**ASSIGNED TASK A**
In the column on Port Leyden's overseas teachers below, reproduce word for word the passage that begins at the words "Louise had to" and stops after the words "later that month.".
**ASSIGNED TASK B**
Write the next part of the column on Port Leyden's overseas teachers below, picking up right after its final sentence.

**DOCUMENT EXCERPT**
......
Return home

Port Leyden News: Port Leyden’s Overseas Teachers - Part I

Paul Wilson, Boonville Herald columnist
Posted 6/24/22

There are at least two teachers from Port Leyden that have had the unique experience of teaching in countries other than our own.

This item is available in full to subscribers.

Port Leyden News: Port Leyden’s Overseas Teachers - Part I


There are at least two teachers from Port Leyden that have had the unique experience of teaching in countries other than our own. For today, I will start with my wife, Louise (Wason) Wilson.

Some years ago, Louise was teaching in Woodstock, Virginia. The day of her first faculty meeting, in August of 1991, a telephone call came offering her a position teaching Early Childhood in the U.S. Department of Defense Dependent Schools.

Our Department of Defense has a school system for children of military personnel stationed in foreign countries. This system has the same curriculum, and uses the same textbooks that are used here. This enables the children to come home and continue on at the same grade level.

Louise had to accept or reject the offer within a day, and, if accepted, she had 10 days in which to be ready to leave home for Germany. The Shenandoah County School Board members considered this an opportunity for Louise that would be too attractive to pass up. They were very supportive, and they released her from her contract. We immediately began making preparations for a big change in our lives. We were ready to leave well before the required 10 days, although the government took a few days longer in implementing all of this. Nonetheless, well before the end of September, the movers had come and packed and shipped our household goods. We were soon to follow, and we landed at Hamburg, Germany, later that month.
......
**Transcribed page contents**
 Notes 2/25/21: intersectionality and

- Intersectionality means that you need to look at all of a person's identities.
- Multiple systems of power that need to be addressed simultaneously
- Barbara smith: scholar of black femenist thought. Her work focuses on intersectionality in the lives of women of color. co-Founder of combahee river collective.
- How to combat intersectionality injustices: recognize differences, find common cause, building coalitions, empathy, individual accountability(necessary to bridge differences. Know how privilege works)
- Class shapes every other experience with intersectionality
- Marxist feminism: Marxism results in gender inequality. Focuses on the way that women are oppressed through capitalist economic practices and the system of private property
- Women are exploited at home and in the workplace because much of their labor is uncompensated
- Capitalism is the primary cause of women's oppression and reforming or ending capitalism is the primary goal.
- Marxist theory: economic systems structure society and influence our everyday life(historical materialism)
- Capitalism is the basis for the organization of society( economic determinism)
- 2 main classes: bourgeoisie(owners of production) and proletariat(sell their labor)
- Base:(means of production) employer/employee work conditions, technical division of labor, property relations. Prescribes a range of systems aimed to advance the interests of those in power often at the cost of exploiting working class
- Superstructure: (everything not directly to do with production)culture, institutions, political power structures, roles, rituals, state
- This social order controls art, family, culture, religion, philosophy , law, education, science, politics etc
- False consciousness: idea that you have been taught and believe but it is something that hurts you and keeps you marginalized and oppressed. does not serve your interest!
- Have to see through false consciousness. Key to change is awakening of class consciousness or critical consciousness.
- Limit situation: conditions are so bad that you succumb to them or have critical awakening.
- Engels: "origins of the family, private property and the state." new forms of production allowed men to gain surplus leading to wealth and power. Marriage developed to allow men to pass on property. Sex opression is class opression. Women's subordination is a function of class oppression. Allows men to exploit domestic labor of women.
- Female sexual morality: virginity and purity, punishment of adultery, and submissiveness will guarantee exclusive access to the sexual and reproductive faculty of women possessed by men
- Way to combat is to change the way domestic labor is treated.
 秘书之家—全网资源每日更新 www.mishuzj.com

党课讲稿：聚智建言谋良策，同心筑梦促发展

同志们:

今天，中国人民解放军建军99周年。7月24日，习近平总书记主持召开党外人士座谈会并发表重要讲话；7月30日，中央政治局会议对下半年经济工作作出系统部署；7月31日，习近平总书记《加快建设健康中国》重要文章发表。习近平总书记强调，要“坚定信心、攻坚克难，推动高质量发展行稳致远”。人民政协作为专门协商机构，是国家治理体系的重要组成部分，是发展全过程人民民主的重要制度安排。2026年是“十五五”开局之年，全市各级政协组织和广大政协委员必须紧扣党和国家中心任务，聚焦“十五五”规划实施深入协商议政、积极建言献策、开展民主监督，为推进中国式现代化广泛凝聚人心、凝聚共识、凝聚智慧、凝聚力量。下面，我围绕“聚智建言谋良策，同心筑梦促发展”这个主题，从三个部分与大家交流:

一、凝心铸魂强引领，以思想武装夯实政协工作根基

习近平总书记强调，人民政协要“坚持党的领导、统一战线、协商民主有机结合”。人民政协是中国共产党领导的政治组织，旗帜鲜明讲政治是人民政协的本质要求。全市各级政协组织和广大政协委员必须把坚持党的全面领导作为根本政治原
......
**ANSWER SPACE A**
Louise had to accept or reject the offer within a day, and, if accepted, she had 10 days in which to be ready to leave home for Germany. The Shenandoah County School Board members considered this an opportunity for Louise that would be too attractive to pass up. They were very supportive, and they released her from her contract. We immediately began making preparations for a big change in our lives. We were ready to leave well before the required 10 days, although the government took a few days longer in implementing all of this. Nonetheless, well before the end of September, the movers had come and packed and shipped our household goods. We were soon to follow, and we landed at Hamburg, Germany, later that month.

**ANSWER SPACE B**
The Department of Defense schools are very similar to those of South Lewis Central and Adirondack Central schools, with course offerings being very much the same. There are activities, such as band, football, basketball, high school paper, yearbook. Indeed, if you were to visit the school premises, say in Japan, Korea, Bahrain, England or other overseas locations, you would feel very much as if you were in the United States. The only language spoken in the schools is English, with the exception of foreign language courses, which are taught exactly as they are here in America.

In most cases, the children’s parents are military, most often career military, Department of Defense civilians, or contractors with the military. The families lead quite a normal life, not much different than that of yourselves. Although military people often transfer to different bases, called a permanent change of station, being in the same school system gives a continuity for the children. Children of military families often enjoy educational advantages not to be had by their civilian counterparts, which I may address in a future article.

Most often military families live in government housing on overseas bases, with some exceptions, in which families live directly in the foreign communities. Living off the base is called ‘living on the economy.’ Teachers usually live ‘on the economy,’ and this was true in our case for the 10 years that Louise taught in Germany.

My next article may be on a different subject, but I do intend to continue on with this subject in the not too distant future. So, I will leave you for now, in the hopes that you will have a great week.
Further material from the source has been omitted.